Ces petites économies ont été encouragées par Jockin par l'intermédiaire des femmes des bidonvilles qui, selon lui, composent l'élément essentiel à tout projet d'avancement. Dans sa propre organisation, il existe une cellule pour femmes, le "Mahila Milan" (centre où se regroupent les femmes) qui est très actif et qui décide de ce qui serait le plus avantageux pour la communauté.

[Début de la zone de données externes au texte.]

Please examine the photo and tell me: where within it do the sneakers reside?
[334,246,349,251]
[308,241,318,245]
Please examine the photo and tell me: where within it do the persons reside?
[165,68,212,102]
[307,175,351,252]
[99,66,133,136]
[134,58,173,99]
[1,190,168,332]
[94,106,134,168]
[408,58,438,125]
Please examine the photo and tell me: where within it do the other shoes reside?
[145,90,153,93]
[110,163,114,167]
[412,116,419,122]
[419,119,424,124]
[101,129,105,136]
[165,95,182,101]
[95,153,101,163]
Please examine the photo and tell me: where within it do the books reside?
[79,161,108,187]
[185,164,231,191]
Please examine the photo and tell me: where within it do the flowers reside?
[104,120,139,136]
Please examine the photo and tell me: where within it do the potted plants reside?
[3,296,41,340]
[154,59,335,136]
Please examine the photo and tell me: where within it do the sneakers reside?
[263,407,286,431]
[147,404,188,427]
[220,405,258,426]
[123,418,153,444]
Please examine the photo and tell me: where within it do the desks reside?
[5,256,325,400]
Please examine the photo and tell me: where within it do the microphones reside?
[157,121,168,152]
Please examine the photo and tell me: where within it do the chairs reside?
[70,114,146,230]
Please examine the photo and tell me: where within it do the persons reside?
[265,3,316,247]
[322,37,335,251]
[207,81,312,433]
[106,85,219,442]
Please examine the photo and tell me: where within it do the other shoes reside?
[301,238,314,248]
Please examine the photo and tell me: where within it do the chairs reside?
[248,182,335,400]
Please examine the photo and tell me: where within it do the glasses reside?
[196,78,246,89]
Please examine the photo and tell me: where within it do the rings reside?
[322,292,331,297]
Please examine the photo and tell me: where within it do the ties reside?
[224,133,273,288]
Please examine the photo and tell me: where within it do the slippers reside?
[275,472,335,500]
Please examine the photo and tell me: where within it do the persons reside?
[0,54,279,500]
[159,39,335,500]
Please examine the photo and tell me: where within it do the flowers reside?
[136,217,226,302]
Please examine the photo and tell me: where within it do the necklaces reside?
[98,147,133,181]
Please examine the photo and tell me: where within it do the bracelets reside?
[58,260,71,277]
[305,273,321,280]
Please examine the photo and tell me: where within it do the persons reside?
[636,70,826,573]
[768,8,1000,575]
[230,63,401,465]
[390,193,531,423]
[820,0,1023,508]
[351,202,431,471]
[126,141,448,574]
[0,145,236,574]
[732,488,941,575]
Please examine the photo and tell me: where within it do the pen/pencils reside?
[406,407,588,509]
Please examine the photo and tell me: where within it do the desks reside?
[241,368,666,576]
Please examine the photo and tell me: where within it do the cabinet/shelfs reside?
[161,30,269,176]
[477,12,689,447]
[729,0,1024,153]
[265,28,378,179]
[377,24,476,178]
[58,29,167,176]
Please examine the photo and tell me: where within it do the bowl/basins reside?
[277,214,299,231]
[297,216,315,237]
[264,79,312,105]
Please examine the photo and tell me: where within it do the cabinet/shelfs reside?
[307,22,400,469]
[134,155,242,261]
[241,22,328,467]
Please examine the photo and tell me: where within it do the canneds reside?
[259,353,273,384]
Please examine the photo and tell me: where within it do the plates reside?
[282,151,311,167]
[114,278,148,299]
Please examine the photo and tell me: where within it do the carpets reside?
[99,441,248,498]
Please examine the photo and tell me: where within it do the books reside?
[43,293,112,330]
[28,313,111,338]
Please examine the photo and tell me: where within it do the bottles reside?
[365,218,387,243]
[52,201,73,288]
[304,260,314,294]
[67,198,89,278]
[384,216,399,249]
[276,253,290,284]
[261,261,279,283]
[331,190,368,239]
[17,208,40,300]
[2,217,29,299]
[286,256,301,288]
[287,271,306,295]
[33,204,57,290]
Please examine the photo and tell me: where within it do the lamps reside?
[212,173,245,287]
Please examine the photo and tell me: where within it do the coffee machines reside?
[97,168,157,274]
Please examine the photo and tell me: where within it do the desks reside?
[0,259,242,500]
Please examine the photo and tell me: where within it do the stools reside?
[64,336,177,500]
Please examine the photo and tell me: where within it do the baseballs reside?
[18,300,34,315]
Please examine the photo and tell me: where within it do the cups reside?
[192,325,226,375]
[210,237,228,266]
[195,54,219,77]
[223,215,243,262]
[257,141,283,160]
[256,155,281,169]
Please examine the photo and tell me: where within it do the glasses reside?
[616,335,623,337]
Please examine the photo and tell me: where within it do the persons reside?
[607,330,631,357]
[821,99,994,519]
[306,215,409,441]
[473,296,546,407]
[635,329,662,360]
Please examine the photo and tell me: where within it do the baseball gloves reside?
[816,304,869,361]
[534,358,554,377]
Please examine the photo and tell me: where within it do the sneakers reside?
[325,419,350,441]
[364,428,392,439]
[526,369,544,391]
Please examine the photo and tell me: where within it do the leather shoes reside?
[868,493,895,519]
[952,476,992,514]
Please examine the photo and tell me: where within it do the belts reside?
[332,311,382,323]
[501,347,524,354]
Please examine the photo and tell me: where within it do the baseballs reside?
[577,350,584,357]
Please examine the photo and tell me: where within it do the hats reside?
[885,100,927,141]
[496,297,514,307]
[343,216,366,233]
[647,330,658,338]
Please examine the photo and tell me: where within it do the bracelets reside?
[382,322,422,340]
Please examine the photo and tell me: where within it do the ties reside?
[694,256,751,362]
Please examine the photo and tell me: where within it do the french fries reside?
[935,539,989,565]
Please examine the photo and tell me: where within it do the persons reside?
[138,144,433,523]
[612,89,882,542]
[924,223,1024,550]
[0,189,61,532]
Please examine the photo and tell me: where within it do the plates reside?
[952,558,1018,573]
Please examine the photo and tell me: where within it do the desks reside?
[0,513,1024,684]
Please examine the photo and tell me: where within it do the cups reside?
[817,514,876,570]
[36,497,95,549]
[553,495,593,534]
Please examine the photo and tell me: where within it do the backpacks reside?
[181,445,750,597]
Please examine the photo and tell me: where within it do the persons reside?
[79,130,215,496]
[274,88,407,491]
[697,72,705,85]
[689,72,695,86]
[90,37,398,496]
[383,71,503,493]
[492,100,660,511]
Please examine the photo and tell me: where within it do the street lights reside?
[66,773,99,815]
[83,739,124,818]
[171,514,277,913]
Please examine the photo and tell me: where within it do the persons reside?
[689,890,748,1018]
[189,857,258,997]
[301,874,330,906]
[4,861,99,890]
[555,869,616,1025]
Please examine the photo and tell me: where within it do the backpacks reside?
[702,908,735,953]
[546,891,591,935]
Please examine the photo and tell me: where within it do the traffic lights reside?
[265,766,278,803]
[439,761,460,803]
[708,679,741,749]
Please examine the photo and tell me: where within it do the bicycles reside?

Bombay, première ville commerciale de l'Inde jusqu'ici, perd de plus en plus son importance économique. D'autres villes indiennes, telles Hyderabad et Madras, commencent à monter rapidement à ce rang privilégié. Et la raison? La qualité de vie tout à fait minable dans la ville de Bombay - des routes saturées de voitures, la réduisant au rang de la ville la plus polluée de l'Inde actuellement, des routes rendues encore plus étroites par les foules qui les longent puisqu'il n'y a plus de trottoirs libres pour piétons. La politique actuelle rendra presqu'impossible tout effort pour améliorer cette situation. Le 25 janvier, la veille de la Jour de la République Indienne, Vilasrao Deshmukh annonce qu'une loi serait promulguée pour protéger tous les habitants des bidonville, même ceux qui se trouvent sur les trottoirs et les routes.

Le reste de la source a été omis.